DOCUMENT TEXT:
Constraints on sources are carried through the graph as Generic
by the direct requirements
(additional detail on the generic
) and transitive_requirements
(Generic
requirements that do not inherit from generic
and should be passed further upstream).
This allows us to build all possible workflows by guaranteeing that upstream WorkflowThing
individuals always satisfy the (transitive) requirements for each piece of input in the workflow.
The main task of domain-specific declarations is to inherit from Generic
to create a body of knowledge in the form of classes, and to instantiate the Function
, Input
, and Output
classes to create individuals to represent available computations.
One of the hurdles here is that we often want to describe mutual exclusion in our Generic
data types.
E.g. consider an atomic structure.
We may wish to assign it mutually-exclusive properties, like having a grain boundary or a dislocation XOR being bulk-like.
Unfortunately, the OWL framework doesn't handle this sort of mutual-exclusion particularly well.
The best documentation I could find is this W3C post, which outlines two possible routes -- one with individuals and one with classe.
Here we use the class-based approach.
I.e. in our example above your Structure
sub-class may inherit from HasGrainBoundary
and/or HasDislocation
, but these are exclusive to (AllDisjoint
with) Bulk
.
In the parlance of owlready2
, we can use is_a
to define a multiple-inheritance scheme to nail down all the details of our Generic
, but if we try to inherit from two that are disjoint (mutually exclusive) our reasoner will fail and let us know about the problem.
Instantiating Function
, Input
, and Output
individuals is comparatively straightforward.
These just get their generic
, requirements
, and transitive_requirements
populated by instances of our Generic
classes described above, and their other fields populated with each other.
The primary idea is to build your ontology to represent existing functionality in your existing code base and then perform ontological reasoning to search for available workflows, but you might also find it useful to do some "ontologically-driven design" and write the sort of functionality you want first in the ontology and then go code something that matches your ontological design specifications.
Over in ironflow we are working to bring these concepts together, with ontological types explicitly associated with nodes and their sub-components in our graph-based visual scripting.
Here is an example using the Constructor
class to build a workflow ontology for baking pizzas.

Recorded data:
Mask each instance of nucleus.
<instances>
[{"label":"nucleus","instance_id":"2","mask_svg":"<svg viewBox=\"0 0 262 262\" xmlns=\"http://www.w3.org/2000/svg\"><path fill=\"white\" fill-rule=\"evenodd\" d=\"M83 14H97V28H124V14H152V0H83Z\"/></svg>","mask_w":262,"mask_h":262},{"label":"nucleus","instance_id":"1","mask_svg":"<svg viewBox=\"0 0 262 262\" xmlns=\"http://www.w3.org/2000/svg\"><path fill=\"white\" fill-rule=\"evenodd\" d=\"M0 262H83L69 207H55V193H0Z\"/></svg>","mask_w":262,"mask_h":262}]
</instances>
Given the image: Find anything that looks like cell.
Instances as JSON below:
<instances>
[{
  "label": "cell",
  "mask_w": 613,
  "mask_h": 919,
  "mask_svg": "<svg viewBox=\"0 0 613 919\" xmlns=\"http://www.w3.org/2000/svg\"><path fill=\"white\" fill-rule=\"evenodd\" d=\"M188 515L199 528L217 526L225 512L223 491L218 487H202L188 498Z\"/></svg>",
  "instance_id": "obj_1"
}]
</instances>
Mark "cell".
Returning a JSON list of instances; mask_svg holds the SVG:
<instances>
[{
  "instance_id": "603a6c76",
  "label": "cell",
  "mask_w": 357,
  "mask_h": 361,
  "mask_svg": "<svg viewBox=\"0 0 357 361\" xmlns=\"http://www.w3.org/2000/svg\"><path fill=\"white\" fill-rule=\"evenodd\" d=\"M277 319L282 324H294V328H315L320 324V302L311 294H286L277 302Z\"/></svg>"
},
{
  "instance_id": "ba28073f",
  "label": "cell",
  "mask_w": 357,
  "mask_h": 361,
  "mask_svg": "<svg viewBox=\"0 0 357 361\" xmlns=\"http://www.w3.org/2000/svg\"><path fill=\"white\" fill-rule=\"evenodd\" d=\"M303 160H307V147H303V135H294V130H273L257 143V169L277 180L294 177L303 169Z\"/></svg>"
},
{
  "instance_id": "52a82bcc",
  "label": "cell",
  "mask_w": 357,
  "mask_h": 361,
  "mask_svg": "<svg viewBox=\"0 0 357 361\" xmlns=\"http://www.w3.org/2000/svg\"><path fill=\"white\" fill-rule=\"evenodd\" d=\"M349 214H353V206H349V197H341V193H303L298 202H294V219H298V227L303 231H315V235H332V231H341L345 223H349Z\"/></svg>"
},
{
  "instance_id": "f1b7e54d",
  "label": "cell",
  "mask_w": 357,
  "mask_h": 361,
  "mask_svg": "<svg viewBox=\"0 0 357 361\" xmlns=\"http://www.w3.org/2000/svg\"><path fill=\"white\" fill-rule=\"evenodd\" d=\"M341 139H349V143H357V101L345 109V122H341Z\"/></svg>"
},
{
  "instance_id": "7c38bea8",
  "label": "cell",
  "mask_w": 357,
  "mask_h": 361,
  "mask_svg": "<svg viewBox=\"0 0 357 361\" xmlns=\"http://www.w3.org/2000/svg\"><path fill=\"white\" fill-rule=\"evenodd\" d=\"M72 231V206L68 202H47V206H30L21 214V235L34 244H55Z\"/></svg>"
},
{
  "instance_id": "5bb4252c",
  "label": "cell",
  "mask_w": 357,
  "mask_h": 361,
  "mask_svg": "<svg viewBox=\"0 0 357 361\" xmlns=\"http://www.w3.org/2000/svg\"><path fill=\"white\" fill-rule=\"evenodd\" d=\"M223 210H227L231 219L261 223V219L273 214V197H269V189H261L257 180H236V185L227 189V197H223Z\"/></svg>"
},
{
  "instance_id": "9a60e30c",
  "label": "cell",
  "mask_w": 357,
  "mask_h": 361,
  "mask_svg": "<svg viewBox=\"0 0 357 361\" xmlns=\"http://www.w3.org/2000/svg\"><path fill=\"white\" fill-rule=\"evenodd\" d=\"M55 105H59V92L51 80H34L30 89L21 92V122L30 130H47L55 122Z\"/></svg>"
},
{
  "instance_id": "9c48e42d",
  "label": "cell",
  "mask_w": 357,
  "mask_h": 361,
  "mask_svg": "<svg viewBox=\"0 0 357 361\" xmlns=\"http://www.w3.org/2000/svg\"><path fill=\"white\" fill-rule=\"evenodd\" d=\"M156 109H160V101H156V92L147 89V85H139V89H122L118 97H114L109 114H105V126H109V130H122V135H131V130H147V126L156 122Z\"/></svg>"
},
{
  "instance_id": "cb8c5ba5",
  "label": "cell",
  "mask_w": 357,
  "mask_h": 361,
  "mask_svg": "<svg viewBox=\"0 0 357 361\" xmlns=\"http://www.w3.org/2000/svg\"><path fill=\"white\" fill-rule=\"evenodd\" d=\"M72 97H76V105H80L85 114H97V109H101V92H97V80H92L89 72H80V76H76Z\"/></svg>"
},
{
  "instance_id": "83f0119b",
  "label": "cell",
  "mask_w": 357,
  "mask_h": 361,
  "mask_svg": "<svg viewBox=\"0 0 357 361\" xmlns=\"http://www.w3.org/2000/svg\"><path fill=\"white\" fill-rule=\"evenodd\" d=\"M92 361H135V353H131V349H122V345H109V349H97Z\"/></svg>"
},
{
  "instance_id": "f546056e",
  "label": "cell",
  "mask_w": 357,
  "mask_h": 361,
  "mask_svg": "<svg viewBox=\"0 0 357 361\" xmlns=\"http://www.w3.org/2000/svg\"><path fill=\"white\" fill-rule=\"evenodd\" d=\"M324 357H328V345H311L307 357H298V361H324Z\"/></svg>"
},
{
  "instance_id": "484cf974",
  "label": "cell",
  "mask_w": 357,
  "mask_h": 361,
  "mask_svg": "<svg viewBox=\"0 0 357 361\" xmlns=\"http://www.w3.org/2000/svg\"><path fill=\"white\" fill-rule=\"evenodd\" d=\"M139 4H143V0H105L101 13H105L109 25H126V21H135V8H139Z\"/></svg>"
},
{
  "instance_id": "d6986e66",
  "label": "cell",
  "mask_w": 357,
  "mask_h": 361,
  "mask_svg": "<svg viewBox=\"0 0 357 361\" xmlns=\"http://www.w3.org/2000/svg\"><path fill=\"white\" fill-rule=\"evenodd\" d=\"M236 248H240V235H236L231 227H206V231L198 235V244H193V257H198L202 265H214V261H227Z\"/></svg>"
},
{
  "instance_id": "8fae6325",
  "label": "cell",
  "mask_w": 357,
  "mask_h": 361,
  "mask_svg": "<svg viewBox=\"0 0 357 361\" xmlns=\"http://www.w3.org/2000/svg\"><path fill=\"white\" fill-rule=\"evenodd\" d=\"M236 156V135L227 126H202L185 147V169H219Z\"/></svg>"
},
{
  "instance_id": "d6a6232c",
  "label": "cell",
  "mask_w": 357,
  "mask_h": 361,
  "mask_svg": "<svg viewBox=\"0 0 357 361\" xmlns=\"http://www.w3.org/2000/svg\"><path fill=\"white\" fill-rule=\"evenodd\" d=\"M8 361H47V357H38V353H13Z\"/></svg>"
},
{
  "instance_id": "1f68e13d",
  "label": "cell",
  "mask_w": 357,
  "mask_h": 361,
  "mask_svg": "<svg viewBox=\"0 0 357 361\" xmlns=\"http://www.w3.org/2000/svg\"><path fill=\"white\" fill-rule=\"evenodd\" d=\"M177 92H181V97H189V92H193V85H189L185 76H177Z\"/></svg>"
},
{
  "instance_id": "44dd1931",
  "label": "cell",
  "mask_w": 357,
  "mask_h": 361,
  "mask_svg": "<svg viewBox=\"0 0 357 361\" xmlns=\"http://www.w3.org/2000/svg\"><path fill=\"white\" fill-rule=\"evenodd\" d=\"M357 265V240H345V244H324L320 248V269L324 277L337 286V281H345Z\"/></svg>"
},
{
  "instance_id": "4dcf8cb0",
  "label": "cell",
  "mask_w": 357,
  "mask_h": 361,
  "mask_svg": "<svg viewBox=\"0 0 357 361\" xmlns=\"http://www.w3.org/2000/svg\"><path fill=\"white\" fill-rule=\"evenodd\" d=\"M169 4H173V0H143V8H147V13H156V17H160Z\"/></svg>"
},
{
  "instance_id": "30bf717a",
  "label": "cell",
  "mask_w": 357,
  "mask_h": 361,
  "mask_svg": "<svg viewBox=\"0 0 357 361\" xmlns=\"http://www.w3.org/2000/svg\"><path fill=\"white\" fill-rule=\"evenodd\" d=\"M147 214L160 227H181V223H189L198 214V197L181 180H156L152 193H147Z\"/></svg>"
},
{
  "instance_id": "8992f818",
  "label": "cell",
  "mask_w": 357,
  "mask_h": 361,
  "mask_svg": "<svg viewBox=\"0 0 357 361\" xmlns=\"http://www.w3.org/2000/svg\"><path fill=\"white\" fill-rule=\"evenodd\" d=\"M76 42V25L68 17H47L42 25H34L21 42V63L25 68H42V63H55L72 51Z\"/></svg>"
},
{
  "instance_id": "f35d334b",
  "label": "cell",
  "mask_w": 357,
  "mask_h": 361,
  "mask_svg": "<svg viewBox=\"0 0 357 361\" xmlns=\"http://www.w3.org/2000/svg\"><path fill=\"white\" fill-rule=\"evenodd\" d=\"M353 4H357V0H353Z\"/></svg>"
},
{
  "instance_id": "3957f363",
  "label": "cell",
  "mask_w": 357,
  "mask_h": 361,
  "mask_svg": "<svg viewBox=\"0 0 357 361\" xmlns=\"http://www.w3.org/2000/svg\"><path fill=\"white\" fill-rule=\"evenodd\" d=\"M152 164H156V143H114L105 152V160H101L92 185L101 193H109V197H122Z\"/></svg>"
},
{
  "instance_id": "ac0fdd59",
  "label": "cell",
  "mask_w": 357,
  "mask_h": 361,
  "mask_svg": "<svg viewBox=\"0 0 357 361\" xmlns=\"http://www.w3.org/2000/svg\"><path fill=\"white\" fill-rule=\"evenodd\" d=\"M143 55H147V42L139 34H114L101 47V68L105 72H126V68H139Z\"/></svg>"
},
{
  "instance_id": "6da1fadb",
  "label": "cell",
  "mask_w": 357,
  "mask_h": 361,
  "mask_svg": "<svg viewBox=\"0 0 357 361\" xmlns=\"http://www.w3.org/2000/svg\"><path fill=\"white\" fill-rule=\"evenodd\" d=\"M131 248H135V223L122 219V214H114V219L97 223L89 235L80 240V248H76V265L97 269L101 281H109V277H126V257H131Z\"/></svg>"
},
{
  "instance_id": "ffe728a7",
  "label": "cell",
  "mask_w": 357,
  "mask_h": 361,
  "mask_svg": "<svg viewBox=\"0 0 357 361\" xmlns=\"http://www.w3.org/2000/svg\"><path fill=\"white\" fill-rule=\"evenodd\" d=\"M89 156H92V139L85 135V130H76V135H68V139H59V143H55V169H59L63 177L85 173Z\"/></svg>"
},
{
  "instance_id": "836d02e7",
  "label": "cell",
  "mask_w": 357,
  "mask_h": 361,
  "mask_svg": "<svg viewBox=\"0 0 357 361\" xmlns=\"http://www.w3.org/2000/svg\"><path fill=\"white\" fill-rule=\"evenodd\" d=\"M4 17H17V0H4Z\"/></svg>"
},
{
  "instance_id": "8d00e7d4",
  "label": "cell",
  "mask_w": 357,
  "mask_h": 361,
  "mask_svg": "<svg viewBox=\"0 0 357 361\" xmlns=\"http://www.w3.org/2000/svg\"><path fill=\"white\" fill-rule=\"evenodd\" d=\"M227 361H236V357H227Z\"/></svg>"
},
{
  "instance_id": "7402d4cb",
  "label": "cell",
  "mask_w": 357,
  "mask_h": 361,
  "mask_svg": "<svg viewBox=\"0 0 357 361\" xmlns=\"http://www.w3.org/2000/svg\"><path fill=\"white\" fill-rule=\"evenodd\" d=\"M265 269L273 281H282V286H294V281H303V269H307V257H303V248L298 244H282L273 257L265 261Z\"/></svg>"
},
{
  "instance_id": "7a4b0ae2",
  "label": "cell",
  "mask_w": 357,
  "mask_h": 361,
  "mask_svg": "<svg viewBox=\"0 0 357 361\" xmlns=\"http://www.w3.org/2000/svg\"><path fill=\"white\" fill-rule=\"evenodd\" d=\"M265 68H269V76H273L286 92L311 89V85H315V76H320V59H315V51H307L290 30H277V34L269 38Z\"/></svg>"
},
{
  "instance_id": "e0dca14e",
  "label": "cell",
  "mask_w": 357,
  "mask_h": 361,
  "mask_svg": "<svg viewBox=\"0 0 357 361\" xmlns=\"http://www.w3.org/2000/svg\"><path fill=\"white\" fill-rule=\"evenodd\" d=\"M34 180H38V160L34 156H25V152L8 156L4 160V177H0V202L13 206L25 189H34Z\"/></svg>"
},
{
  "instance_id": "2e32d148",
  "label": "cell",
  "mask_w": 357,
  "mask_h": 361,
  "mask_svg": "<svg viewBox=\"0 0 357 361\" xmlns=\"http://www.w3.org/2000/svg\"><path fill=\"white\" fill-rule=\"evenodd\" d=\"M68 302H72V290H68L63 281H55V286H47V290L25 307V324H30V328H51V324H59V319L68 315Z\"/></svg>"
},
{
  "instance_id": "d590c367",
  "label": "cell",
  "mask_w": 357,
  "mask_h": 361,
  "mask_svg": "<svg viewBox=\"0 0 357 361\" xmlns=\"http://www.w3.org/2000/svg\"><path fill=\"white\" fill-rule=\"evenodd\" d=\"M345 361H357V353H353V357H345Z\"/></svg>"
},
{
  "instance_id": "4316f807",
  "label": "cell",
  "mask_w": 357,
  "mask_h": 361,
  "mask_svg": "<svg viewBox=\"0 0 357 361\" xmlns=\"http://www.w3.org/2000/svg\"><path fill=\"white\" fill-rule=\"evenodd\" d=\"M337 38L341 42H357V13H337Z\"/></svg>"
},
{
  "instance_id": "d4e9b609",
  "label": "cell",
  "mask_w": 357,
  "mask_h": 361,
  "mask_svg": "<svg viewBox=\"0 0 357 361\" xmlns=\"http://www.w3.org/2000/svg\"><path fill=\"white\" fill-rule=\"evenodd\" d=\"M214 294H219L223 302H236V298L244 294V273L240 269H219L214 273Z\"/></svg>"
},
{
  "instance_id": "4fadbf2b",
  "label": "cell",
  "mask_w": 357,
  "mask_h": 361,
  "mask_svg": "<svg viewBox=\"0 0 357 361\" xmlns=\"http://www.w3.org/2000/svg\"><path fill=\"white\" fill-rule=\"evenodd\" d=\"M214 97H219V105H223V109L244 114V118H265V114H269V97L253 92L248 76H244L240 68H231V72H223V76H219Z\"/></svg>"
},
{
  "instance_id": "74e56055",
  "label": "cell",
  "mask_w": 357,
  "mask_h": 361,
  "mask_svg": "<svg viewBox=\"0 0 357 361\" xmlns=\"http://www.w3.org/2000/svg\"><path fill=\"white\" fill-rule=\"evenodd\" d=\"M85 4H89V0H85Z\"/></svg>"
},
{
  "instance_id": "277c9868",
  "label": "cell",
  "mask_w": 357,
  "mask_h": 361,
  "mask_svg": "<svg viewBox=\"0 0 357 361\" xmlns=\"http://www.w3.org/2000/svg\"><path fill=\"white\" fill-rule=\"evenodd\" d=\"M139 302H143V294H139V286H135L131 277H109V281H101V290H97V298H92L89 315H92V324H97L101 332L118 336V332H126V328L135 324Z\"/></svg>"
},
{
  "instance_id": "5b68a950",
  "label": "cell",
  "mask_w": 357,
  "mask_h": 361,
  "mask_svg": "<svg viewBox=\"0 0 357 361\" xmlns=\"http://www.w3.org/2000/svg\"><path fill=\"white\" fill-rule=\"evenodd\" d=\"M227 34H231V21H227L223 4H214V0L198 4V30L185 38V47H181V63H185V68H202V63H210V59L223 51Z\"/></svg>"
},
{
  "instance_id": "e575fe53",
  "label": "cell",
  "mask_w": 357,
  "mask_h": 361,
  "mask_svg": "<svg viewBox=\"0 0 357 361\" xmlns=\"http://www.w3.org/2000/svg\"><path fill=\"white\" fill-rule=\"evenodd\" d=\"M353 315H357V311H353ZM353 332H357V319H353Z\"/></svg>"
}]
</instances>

SET OF TASKS:
a - From the text on workflow ontologies, list the classes that domain-specific declarations instantiate to create individuals representing available computations.
b - Return every line of the entries that contains the word "nucleus", matching case exactly.
These entries have no connection to the text on workflow ontologies.

TASK ANSWERS:
a - Function, Input, Output

b -
Mask each instance of nucleus.
[{"label":"nucleus","instance_id":"2","mask_svg":"<svg viewBox=\"0 0 262 262\" xmlns=\"http://www.w3.org/2000/svg\"><path fill=\"white\" fill-rule=\"evenodd\" d=\"M83 14H97V28H124V14H152V0H83Z\"/></svg>","mask_w":262,"mask_h":262},{"label":"nucleus","instance_id":"1","mask_svg":"<svg viewBox=\"0 0 262 262\" xmlns=\"http://www.w3.org/2000/svg\"><path fill=\"white\" fill-rule=\"evenodd\" d=\"M0 262H83L69 207H55V193H0Z\"/></svg>","mask_w":262,"mask_h":262}]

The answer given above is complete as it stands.